In 1986, Mick Ralphs and Simon Kirke decided to regroup for a new project. Their label, Atlantic Records, however, insisted they resume the Bad Company name, but Paul Rodgers was already engaged with a new supergroup called The Firm. With Rodgers gone, the remaining two members partnered with ex-Ted Nugent vocalist Brian Howe as the new lead singer. "Mick told me that I had to get away from Ted and go to New York where Mick and Simon wanted to meet up with me," Howe related. "So I made up some story to leave and went to the Mayflower Hotel, where we decided to give things a go."

In addition, they hired Steve Price as the new bass player and Gregg Dechert (ex-Uriah Heep) on keyboards. Howe's vocal style brought more of a pop-rock sound to the band, which Atlantic Records, looking to bring the band back up to arena status, was looking for after declining turnouts to previous live performances and the dismal sales of Rough Diamonds. The band hired Foreigner producer Keith Olsen to produce the new line-up's initial album, 1986's Fame and Fortune. Reflecting the musical style of the mid-1980s, the album was laden with keyboards, unlike previous Bad Company albums, and was modestly commercially successful. The single "This Love" managed to reach No. 85 on the UK Singles Chart, but was not the success the band hoped for, but things were about to change.

In 1987, Dechert was dropped from the line-up as the group decided not to play up the keyboards in their sound as much. They toured that year supporting Deep Purple.
• • • • •
PROBLEM 1
According to the passage on Bad Company, why did Atlantic Records welcome the pop-rock sound that Brian Howe's vocal style brought to the band? Answer in one to three sentences.
PROBLEM 2
Retype the passage on Bad Company between "In addition, they" and "about to change.", inclusive.
The records that come next are separate material, unrelated to the passage on Bad Company.
• • • • •
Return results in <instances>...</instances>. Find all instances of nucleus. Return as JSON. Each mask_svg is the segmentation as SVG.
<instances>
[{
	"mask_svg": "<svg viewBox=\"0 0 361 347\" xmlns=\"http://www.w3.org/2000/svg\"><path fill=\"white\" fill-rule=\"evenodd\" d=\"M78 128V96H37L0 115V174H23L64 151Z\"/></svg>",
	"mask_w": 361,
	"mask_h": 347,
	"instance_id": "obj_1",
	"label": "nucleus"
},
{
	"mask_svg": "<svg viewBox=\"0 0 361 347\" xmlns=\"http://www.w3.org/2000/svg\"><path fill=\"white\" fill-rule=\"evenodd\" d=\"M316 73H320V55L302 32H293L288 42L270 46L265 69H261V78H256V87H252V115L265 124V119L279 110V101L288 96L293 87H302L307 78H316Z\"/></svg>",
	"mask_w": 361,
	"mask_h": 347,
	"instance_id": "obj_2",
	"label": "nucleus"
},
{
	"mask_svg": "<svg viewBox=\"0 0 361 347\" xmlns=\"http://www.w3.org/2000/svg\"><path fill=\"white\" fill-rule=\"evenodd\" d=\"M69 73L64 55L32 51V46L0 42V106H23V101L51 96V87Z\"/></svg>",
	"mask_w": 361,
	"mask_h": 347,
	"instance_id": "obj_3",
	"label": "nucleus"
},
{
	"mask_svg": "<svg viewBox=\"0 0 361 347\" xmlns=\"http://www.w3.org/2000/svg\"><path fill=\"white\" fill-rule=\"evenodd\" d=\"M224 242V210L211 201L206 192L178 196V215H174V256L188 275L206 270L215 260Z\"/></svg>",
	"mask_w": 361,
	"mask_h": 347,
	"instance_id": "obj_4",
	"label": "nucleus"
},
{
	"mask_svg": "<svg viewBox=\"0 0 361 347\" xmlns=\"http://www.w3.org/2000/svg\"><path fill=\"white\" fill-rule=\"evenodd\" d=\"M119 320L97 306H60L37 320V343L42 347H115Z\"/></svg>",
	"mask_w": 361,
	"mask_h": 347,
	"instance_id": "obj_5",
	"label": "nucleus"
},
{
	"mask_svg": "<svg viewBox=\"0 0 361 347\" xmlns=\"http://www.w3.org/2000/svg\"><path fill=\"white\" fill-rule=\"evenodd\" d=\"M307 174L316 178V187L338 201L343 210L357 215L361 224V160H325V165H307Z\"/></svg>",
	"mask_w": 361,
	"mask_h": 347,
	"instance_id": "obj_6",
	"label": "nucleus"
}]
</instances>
• • • • •
RESPONSE BOX 1
Atlantic Records wanted to bring the band back up to arena status. Turnouts at previous live performances had been declining, and Rough Diamonds had sold dismally.

RESPONSE BOX 2
In addition, they hired Steve Price as the new bass player and Gregg Dechert (ex-Uriah Heep) on keyboards. Howe's vocal style brought more of a pop-rock sound to the band, which Atlantic Records, looking to bring the band back up to arena status, was looking for after declining turnouts to previous live performances and the dismal sales of Rough Diamonds. The band hired Foreigner producer Keith Olsen to produce the new line-up's initial album, 1986's Fame and Fortune. Reflecting the musical style of the mid-1980s, the album was laden with keyboards, unlike previous Bad Company albums, and was modestly commercially successful. The single "This Love" managed to reach No. 85 on the UK Singles Chart, but was not the success the band hoped for, but things were about to change.